_Input for this task:_
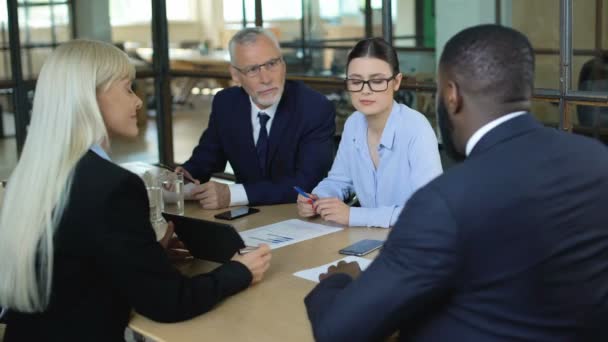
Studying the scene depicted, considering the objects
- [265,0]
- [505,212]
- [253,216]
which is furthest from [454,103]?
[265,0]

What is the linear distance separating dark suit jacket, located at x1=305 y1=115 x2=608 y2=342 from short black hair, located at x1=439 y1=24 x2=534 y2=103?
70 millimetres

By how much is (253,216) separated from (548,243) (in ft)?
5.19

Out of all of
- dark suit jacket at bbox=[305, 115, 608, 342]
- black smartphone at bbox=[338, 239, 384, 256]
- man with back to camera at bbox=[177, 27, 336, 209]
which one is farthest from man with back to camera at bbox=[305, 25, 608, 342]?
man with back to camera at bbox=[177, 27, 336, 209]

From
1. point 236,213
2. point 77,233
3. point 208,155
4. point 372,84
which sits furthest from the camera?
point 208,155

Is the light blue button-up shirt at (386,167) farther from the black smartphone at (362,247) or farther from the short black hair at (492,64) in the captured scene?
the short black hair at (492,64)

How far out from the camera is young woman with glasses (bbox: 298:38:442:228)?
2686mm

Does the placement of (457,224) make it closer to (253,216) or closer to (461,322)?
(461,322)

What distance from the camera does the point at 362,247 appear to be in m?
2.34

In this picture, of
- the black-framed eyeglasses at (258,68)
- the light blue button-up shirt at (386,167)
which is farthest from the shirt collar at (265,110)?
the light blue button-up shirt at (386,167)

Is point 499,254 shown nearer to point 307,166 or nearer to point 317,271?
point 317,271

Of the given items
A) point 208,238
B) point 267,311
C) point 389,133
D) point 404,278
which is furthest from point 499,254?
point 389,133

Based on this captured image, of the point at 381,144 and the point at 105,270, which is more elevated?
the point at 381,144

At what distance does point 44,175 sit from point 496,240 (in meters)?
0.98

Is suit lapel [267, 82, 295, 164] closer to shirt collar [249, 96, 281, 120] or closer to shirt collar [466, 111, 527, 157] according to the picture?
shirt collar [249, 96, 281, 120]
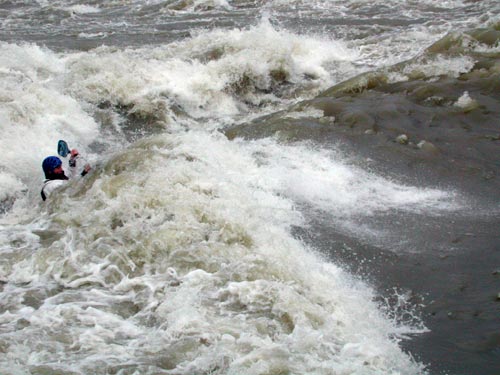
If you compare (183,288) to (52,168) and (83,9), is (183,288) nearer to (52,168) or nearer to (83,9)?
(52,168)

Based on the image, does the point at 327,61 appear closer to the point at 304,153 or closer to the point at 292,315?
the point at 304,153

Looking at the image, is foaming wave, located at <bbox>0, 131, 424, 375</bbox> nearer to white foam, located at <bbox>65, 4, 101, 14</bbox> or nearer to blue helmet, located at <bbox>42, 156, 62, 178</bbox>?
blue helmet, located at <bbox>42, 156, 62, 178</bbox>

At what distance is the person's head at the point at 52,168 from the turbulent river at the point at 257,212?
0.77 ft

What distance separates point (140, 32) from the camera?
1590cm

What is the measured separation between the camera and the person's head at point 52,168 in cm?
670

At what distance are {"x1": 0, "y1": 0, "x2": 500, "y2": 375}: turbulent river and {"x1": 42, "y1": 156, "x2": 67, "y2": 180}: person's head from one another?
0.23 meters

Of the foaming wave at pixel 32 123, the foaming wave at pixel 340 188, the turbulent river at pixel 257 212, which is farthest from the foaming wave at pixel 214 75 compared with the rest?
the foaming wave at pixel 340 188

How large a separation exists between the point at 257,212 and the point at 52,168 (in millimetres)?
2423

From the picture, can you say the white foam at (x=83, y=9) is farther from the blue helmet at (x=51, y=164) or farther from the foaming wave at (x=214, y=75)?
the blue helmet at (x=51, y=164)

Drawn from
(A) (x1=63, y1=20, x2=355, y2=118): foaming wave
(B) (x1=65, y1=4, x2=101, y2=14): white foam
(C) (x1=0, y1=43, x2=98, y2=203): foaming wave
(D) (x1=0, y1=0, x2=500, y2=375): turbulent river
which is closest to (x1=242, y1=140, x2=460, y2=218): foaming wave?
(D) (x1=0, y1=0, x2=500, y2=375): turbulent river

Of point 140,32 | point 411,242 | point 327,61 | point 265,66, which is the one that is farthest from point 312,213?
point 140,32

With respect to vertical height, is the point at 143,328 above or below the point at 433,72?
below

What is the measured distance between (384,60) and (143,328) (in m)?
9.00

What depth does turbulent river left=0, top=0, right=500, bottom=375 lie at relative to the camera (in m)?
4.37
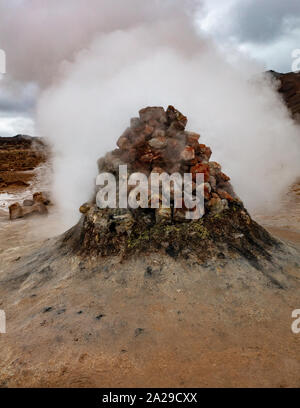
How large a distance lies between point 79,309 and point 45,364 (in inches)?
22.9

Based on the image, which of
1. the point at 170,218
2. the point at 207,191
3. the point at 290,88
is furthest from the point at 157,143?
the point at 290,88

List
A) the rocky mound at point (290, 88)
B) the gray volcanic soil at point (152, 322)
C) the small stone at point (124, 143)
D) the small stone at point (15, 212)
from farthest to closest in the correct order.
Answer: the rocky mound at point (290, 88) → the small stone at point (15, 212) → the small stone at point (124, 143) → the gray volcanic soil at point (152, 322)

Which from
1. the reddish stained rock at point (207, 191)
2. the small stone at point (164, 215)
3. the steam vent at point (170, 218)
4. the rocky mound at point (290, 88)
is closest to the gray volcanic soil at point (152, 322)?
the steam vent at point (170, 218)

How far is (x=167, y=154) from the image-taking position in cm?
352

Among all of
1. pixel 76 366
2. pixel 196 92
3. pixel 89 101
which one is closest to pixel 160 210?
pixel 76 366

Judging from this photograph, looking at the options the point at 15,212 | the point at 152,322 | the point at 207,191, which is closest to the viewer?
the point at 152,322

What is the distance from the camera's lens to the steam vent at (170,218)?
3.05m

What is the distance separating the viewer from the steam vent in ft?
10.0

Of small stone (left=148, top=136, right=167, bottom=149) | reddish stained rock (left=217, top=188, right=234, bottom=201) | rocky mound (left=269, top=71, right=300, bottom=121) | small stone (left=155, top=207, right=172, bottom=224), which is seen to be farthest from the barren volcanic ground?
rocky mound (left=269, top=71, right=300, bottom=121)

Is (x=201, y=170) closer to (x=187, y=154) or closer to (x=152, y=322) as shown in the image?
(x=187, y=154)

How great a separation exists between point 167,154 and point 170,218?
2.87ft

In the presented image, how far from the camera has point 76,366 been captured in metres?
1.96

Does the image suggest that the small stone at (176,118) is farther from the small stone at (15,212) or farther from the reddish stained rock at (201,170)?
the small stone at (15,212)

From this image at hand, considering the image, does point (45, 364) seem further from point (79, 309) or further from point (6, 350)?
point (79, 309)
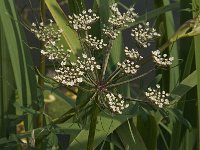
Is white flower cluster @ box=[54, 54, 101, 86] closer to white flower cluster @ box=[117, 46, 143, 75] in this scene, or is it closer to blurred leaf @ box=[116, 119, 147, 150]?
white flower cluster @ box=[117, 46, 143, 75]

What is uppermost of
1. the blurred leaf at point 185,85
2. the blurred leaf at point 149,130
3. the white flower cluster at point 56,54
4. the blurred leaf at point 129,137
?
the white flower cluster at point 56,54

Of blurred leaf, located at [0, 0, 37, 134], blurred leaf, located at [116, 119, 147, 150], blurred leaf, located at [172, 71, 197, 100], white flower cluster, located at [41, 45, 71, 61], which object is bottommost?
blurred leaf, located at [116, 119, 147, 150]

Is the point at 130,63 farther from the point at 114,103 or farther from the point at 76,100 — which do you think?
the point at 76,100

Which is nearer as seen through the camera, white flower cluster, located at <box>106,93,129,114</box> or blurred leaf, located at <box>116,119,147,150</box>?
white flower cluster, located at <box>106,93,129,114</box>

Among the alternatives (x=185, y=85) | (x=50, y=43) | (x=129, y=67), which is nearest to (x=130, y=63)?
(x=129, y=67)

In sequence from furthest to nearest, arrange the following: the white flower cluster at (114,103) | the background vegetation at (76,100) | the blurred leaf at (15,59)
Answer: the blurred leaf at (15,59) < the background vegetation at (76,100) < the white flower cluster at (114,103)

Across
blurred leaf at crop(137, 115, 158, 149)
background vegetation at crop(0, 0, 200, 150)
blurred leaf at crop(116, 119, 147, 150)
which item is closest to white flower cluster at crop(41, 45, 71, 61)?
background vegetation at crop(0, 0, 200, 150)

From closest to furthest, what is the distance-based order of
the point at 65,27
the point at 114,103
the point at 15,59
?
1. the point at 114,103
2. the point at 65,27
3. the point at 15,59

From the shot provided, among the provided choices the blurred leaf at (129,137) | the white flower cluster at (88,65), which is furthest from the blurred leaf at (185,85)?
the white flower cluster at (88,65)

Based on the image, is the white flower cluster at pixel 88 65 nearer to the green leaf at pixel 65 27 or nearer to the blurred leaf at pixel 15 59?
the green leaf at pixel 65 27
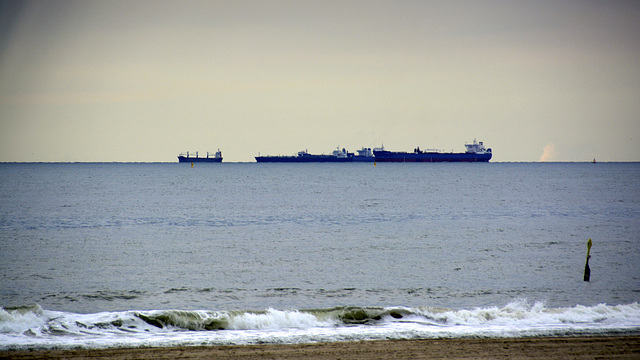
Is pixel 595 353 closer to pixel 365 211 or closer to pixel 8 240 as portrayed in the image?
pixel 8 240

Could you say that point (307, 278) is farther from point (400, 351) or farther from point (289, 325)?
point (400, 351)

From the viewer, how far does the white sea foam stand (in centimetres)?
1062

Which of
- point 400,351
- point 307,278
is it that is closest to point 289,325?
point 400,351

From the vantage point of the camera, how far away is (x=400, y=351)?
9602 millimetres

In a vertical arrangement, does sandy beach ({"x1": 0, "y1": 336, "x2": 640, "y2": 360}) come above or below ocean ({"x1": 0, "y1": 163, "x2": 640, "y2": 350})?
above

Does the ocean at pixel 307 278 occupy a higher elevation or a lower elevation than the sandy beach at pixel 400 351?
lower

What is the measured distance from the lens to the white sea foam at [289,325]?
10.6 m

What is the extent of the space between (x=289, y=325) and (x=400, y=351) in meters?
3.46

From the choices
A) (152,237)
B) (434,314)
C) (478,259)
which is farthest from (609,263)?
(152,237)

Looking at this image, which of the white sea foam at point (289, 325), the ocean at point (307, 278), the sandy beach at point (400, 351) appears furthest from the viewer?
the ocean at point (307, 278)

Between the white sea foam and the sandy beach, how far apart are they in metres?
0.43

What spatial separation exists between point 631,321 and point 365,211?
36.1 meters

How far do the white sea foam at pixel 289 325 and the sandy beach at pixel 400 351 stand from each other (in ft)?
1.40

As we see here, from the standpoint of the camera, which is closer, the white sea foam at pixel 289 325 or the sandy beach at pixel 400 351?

...

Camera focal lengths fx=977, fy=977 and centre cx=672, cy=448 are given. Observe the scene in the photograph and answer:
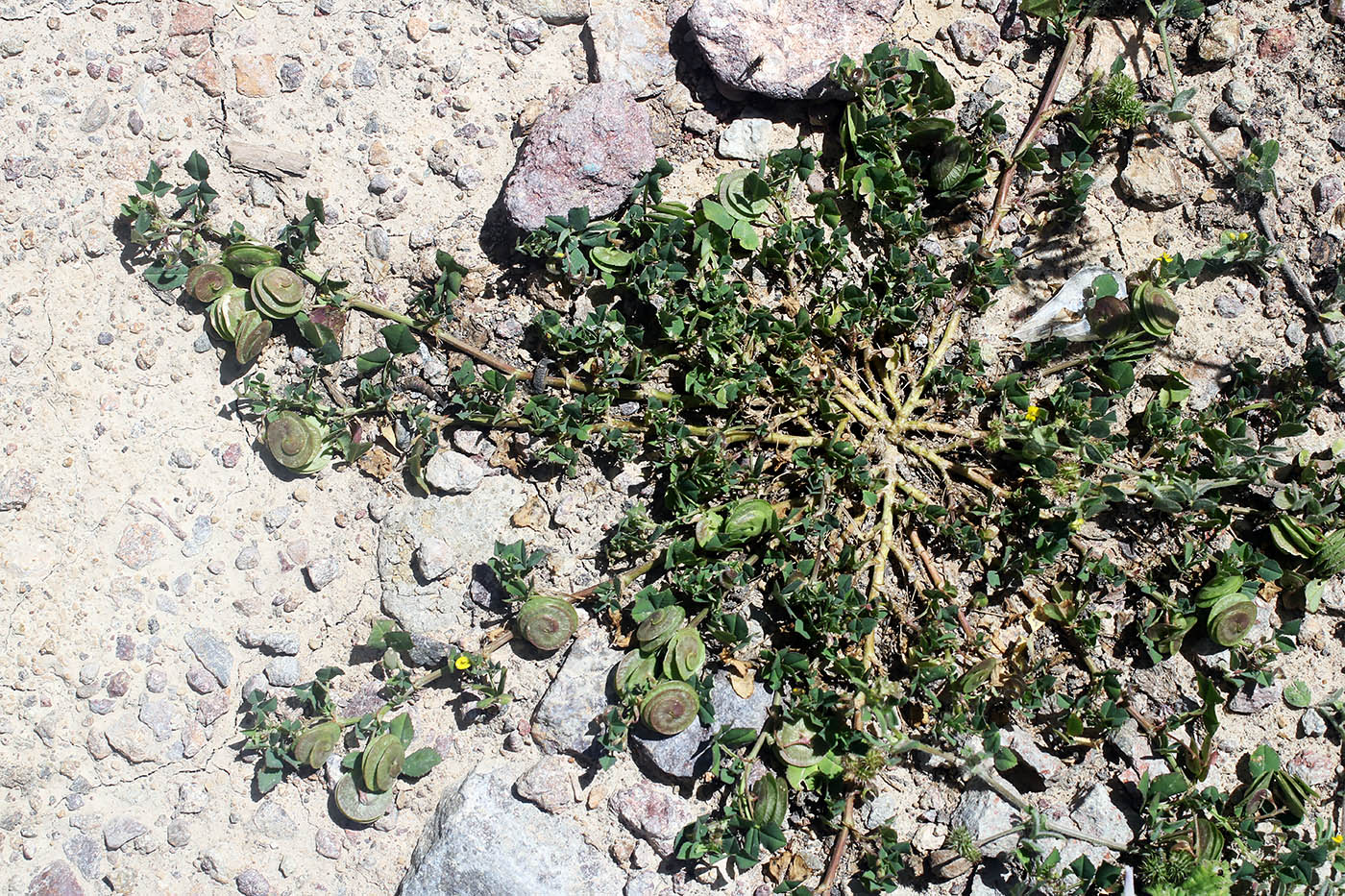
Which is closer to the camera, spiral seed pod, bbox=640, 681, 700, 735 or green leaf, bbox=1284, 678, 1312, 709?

_Work instructions:_ Can you rewrite the entries from the line containing "How far do the" through the line containing "As we see here, from" as a numbered list, skipping any blank lines?

_Exercise solution:_
1. How far do the white sea foam at pixel 289 325 and the sandy beach at pixel 400 351 stand from each other (in ft)?
2. 1.40
3. As we see here, from the standpoint of the camera, which is closer, the white sea foam at pixel 289 325 or the sandy beach at pixel 400 351?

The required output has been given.